Bukan itu saja, arkeologi sebenarnya juga mampu menunjukkan kesalahan-kesalahan yang pernah dilakukan pendahulu bangsa agar tidak terulang di masa sekarang maupun mendatang. Masalah jatidiri merupakan masalah fundamental untuk bangsa dan negara Indonesia, karena dalam U.U.D. 1945 jatidiri mempersatukan puak-puak (suku) dan mewujudkan kesatuan bangsa dan warga negara NKRI.

Masyarakat, karena menyadari pentingnya peran arkeologi, juga memberikan upaya dalam beragam bentuk untuk membantu mengembangkan ilmu arkeologi. Ada yang mendirikan yayasan dan menjadi kelompok pendukung atau peminat (interest groups) yang mengusahakan pendanaan. Namun ada pula yang mempersembahkan karyanya untuk meningkatkan kemampuan arkeologi. Contohnya Willard F. Libby. Pakar ilmu Fisika Tekhnik ini dikenal sebagai orang yang peduli dengan kebudayaan dan pegetahuan sejarah manusia (David Hurst Thomas, 1989). Tugas utama di laboratoriumnya adalah untuk menyempurnakan teknik dan peralatan untuk mengurai zat-zat yang membentuk beraneka ragam benda dan persenyawaan. Namun dengan kesadarannya sendiri Libby membaktikan diri kepada penelitian untuk menghitung pengendapan susutan ion karbon C-14 khususnya dari benda-benda organik yang sudah tidak bermetabolisma. Dengan demikian Libby memberi para arkeolog cara untuk menghitung usia benda.


KONSEP-KONSEP DASAR

A. Benda Budaya Sebagai Sumberdaya Budaya
Bagaimana arkeologi bisa melibatkan masyarakat, dan masyarakat menjadikan arkeologi sebagai bagian hidup sehari-hari? Hal ini merupakan masalah sentral dalam arkeologi publik. Agar dasar hukumnya jelas, benda-benda budaya harus dilihat sebagai sumberdaya budaya (culture resource atau heritage) (King, Hickman & Berg, 1977).

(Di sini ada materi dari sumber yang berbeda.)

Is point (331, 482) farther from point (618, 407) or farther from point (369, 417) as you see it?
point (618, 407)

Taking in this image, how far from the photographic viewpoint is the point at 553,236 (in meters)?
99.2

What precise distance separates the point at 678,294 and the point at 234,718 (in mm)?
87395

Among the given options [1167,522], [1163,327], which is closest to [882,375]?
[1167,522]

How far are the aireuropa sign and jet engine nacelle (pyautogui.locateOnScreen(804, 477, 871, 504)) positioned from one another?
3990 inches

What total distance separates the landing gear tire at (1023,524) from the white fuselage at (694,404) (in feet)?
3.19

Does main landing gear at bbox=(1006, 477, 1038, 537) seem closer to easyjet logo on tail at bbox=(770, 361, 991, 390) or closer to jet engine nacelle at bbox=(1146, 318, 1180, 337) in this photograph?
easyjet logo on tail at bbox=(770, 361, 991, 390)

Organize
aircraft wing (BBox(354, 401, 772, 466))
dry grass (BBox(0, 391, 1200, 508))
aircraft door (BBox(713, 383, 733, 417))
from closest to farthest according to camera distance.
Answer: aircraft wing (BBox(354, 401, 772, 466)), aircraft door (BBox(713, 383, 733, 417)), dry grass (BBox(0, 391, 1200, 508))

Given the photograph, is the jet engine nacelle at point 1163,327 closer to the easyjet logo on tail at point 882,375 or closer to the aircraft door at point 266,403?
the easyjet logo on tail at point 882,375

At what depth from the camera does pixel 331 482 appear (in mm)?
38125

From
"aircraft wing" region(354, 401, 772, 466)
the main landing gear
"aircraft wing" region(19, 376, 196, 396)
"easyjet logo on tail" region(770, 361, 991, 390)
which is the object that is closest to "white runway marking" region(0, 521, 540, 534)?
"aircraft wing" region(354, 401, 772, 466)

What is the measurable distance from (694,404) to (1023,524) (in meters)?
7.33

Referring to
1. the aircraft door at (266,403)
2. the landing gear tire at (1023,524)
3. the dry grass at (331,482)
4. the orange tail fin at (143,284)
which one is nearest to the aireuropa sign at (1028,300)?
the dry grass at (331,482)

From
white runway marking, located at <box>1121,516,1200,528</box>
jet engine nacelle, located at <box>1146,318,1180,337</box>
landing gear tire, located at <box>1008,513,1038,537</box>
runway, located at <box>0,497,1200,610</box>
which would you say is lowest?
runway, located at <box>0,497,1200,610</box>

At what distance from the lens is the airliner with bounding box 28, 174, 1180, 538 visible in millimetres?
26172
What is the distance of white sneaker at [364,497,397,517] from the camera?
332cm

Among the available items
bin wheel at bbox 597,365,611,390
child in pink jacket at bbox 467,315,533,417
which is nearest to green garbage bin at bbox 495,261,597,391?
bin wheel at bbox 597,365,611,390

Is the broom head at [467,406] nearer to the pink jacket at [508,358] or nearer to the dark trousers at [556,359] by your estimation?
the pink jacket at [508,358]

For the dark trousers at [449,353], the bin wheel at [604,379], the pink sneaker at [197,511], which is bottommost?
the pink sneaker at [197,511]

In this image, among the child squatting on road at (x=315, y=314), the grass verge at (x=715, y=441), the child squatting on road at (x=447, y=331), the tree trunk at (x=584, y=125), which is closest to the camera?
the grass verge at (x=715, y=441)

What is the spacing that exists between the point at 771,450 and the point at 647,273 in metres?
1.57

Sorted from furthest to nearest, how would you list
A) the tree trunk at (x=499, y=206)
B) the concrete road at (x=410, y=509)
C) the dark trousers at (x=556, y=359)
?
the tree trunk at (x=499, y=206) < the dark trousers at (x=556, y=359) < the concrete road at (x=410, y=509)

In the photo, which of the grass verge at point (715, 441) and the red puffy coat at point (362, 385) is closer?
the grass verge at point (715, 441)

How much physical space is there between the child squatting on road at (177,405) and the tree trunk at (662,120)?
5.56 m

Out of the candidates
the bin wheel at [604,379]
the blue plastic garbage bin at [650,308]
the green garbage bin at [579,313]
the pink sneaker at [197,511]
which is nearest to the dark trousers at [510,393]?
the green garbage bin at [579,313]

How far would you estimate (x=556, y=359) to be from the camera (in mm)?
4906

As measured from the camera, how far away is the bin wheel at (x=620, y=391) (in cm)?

Tentunya ada persyaratannya: benda budaya seperti apa yang bisa dikategorikan sebagai sumberdaya budaya?. Di negara kita hal ini sudah diatur dalam UU Cagar Budaya No 5 tahun 1992. Apa saja persyaratan dan kriteria yang dimaksud dapat dipelajari dalam UU tersebut. Terlalu panjang utk dibahas di sini.

B. Win-Win Solution
Kerangka berfikir tentang bagaimana sumberdaya bermanfaat untuk semua pihak dapat kita acu kepada konsep culture resource management (CRM). Kenyataan di masa lalu memperlihatkan bahwa arkeologi dan sumberdaya budaya sering hanya mewakili kepentingan pemerintah dan dunia ilmiah saja. Contoh: bila di suatu desa ditemukan situs, maka penduduk desa akan dipindah dengan ganti rugi yang sering ala kadarnya saja. Hal ini merugikan masyarakat yang terkait karena langsung menyentuh perikehidupan mereka. Jadi, harusnya bagaimana? Apakah situs itu dibiarkan saja?, atau masyarakatnya yang dibiarkan?

Salah satu teori CRM mengatakan bahwa solusi yang ditawarkan idealnya bermanfaat bagi semua pihak terkait. Memang tidak dapat dihindari bahwa kondisi win-win yang diharapkan tidak selalu sama-setara untuk semua pihak, tapi yang penting semua diuntungkan. Untuk mancapai kondisi itu diperlukan kompromi. Kompromi yang didasarkan atas kaidah penelitian dan pelestarian arkeologis. Caranya adalah untuk selalu menerapkan penelitian dan rencana kerja yang berwawasan problem oriented. Artinya, pemikiran tentang potensi pengembangan sumber daya untuk pihak-pihak non arkeologis sudah harus dipertimbangkan. Wakil-wakil masyarakat juga harus diajak bicara untuk merumuwskan hal tersebut.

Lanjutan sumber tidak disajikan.